§ Problem requirements
Write every entry out again exactly, please, and skip the pictures.

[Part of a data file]
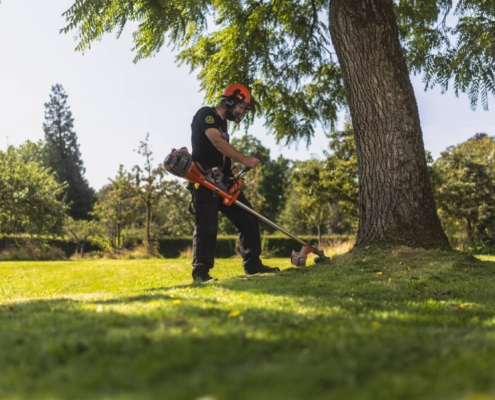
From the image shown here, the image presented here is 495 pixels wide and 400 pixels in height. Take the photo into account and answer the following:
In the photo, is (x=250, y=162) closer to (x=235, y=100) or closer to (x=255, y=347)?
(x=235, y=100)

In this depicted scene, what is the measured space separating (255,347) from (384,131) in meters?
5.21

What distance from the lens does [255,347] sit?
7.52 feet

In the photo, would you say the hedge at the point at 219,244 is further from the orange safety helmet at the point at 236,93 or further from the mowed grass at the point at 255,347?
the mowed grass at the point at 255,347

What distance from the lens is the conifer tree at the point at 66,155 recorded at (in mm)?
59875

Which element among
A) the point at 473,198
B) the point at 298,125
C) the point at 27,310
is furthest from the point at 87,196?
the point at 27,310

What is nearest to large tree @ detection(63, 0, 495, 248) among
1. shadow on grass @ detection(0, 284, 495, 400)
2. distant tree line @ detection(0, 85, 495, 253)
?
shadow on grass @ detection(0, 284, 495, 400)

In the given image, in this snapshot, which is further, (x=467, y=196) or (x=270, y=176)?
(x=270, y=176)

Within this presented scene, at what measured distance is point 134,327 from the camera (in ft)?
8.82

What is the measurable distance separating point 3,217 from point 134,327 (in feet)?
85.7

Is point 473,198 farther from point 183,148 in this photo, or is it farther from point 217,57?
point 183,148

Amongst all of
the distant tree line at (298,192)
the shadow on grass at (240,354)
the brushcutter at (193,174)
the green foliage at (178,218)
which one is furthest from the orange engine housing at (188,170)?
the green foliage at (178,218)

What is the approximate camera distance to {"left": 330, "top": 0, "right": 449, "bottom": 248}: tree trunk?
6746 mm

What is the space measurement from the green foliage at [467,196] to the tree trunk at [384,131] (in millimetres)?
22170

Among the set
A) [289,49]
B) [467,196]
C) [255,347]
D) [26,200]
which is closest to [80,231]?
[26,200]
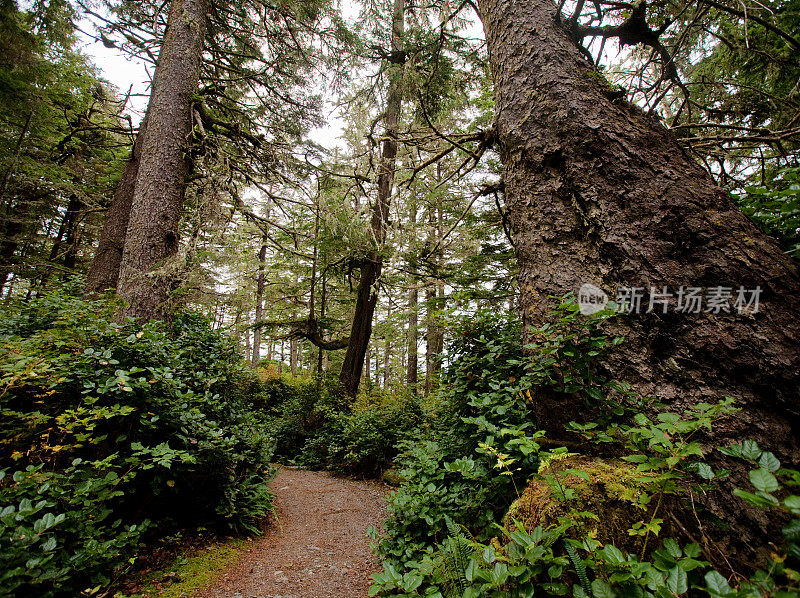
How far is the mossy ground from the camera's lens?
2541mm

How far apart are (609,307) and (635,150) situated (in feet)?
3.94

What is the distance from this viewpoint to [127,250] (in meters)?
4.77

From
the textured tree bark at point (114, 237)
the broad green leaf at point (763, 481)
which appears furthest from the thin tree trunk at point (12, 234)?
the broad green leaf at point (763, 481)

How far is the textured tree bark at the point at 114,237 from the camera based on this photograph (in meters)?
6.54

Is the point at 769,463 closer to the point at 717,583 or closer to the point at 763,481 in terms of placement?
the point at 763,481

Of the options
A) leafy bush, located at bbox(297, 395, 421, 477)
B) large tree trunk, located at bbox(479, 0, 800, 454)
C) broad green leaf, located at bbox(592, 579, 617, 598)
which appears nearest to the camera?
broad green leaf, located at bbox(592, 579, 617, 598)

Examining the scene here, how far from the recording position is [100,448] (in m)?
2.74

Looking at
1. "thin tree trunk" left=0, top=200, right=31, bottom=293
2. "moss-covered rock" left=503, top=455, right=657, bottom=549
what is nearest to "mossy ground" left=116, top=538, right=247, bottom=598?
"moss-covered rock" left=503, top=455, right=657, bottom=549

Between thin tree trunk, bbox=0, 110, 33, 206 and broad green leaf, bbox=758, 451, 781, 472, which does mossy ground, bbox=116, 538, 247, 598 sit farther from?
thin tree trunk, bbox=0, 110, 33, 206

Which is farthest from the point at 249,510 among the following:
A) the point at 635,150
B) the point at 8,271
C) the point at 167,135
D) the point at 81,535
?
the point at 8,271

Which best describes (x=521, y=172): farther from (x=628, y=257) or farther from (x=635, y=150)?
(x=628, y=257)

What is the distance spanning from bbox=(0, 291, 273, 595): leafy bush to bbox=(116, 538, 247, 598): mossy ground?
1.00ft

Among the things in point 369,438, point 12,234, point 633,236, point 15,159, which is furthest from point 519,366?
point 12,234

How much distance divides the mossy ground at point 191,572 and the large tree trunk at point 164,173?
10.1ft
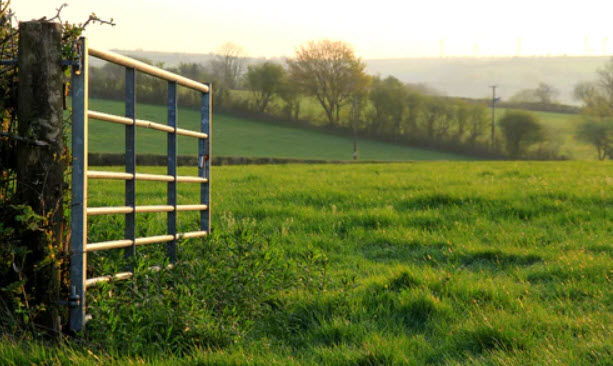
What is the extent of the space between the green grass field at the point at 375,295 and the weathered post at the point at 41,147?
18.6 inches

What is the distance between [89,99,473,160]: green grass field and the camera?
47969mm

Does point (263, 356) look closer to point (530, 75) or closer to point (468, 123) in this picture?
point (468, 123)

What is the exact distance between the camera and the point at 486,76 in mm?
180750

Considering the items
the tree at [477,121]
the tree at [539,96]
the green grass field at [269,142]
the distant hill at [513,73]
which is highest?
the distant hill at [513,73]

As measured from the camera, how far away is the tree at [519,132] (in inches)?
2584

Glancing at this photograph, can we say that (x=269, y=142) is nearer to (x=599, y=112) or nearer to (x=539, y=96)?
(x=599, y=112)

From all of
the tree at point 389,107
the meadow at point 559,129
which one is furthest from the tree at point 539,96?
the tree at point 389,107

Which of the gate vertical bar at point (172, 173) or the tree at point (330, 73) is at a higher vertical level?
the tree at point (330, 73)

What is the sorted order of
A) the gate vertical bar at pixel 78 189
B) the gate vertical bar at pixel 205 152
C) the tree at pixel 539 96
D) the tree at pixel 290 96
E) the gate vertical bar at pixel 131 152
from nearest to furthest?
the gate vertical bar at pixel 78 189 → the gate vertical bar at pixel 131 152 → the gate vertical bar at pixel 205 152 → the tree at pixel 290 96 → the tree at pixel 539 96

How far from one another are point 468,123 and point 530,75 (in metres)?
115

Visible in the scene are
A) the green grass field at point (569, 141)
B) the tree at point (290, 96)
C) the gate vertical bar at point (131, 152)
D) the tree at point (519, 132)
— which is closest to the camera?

§ Reply
From the image shown here, the image presented here is 495 pixels wide and 400 pixels in height. Take the photo into account and answer the following:
In the photo, is (x=250, y=162) closer to (x=235, y=100) or closer to (x=255, y=347)?
(x=235, y=100)

In this depicted scene, what is the measured space separating (255,347) from (384,131) in meters?
5.21

What distance from the lens does [255,347] sit?
7.52 feet

In the photo, would you say the hedge at the point at 219,244 is further from the orange safety helmet at the point at 236,93 or further from the mowed grass at the point at 255,347?
the mowed grass at the point at 255,347

What distance from the lens is the conifer tree at the point at 66,155 recorded at (in mm)?
59875

Which element among
A) the point at 473,198
B) the point at 298,125
C) the point at 27,310
is furthest from the point at 87,196?
the point at 27,310

What is nearest to large tree @ detection(63, 0, 495, 248) among
1. shadow on grass @ detection(0, 284, 495, 400)
2. distant tree line @ detection(0, 85, 495, 253)
?
shadow on grass @ detection(0, 284, 495, 400)

In the given image, in this snapshot, which is further, (x=467, y=196) or (x=270, y=176)?
(x=270, y=176)

Within this presented scene, at what measured distance is point 134,327 from the camera (in ft)?
8.82

What is the measurable distance separating point 3,217 from point 134,327 (in feet)?
85.7

Is point 473,198 farther from point 183,148 in this photo, or is it farther from point 217,57?
point 183,148

Amongst all of
the distant tree line at (298,192)
the shadow on grass at (240,354)
the brushcutter at (193,174)
the green foliage at (178,218)
which one is furthest from the orange engine housing at (188,170)?
the green foliage at (178,218)

What is the approximate camera distance to {"left": 330, "top": 0, "right": 449, "bottom": 248}: tree trunk?
6746 mm

What is the space measurement from the green foliage at [467,196] to the tree trunk at [384,131] (in millimetres)?
22170

Among the set
A) [289,49]
B) [467,196]
C) [255,347]
D) [26,200]
which is closest to [80,231]?
[26,200]
How far is the mossy ground from the camera's lens?
2541mm

How far apart are (609,307) and (635,150) situated (in feet)?
3.94

What is the distance from this viewpoint to [127,250] (in meters)?
4.77

From
the textured tree bark at point (114, 237)
the broad green leaf at point (763, 481)
which appears furthest from the thin tree trunk at point (12, 234)?
the broad green leaf at point (763, 481)

How far is the textured tree bark at the point at 114,237 from the camera based on this photograph (in meters)?
6.54

Is the point at 769,463 closer to the point at 717,583 or closer to the point at 763,481 in terms of placement?
the point at 763,481

Of the options
A) leafy bush, located at bbox(297, 395, 421, 477)
B) large tree trunk, located at bbox(479, 0, 800, 454)
C) broad green leaf, located at bbox(592, 579, 617, 598)
which appears nearest to the camera?
broad green leaf, located at bbox(592, 579, 617, 598)

Examining the scene here, how far from the recording position is [100,448] (in m)?
2.74

Looking at
1. "thin tree trunk" left=0, top=200, right=31, bottom=293
2. "moss-covered rock" left=503, top=455, right=657, bottom=549
what is nearest to "mossy ground" left=116, top=538, right=247, bottom=598?
"moss-covered rock" left=503, top=455, right=657, bottom=549

Between thin tree trunk, bbox=0, 110, 33, 206 and broad green leaf, bbox=758, 451, 781, 472, which does mossy ground, bbox=116, 538, 247, 598 sit farther from?
thin tree trunk, bbox=0, 110, 33, 206

Which is farthest from the point at 249,510 among the following:
A) the point at 635,150
B) the point at 8,271
C) the point at 167,135
D) the point at 81,535
?
the point at 8,271

Which best describes (x=521, y=172): farther from (x=628, y=257) or farther from (x=635, y=150)?
(x=628, y=257)

What is the distance spanning from bbox=(0, 291, 273, 595): leafy bush to bbox=(116, 538, 247, 598): mossy ground?
1.00ft

Among the things in point 369,438, point 12,234, point 633,236, point 15,159, which is furthest from point 519,366?
point 12,234

How much distance divides the mossy ground at point 191,572 and the large tree trunk at point 164,173?
10.1ft
What is the extent of the space between the green grass field at the point at 375,295 and the weathered post at the point at 41,147?
18.6 inches

What is the distance between [89,99,473,160]: green grass field and the camera?
47969mm

Does point (263, 356) look closer to point (530, 75) or closer to point (468, 123) in this picture?
point (468, 123)

What is the exact distance between the camera and the point at 486,76 in mm?
180750

Considering the items
the tree at [477,121]
the tree at [539,96]
the green grass field at [269,142]
the distant hill at [513,73]
which is highest?
the distant hill at [513,73]

As measured from the camera, how far away is the tree at [519,132] (in inches)?
2584

Glancing at this photograph, can we say that (x=269, y=142) is nearer to (x=599, y=112) or nearer to (x=539, y=96)?
(x=599, y=112)

From all of
the tree at point 389,107
the meadow at point 559,129
which one is furthest from the tree at point 539,96?
the tree at point 389,107

Which of the gate vertical bar at point (172, 173) or the tree at point (330, 73) is at a higher vertical level?
the tree at point (330, 73)

What is the sorted order of
A) the gate vertical bar at pixel 78 189
B) the gate vertical bar at pixel 205 152
C) the tree at pixel 539 96
D) the tree at pixel 290 96
E) the gate vertical bar at pixel 131 152
from nearest to furthest?
the gate vertical bar at pixel 78 189 → the gate vertical bar at pixel 131 152 → the gate vertical bar at pixel 205 152 → the tree at pixel 290 96 → the tree at pixel 539 96

How far from one another are point 468,123 and point 530,75 (in metres)?
115

Visible in the scene are
A) the green grass field at point (569, 141)
B) the tree at point (290, 96)
C) the gate vertical bar at point (131, 152)
D) the tree at point (519, 132)
— which is closest to the camera?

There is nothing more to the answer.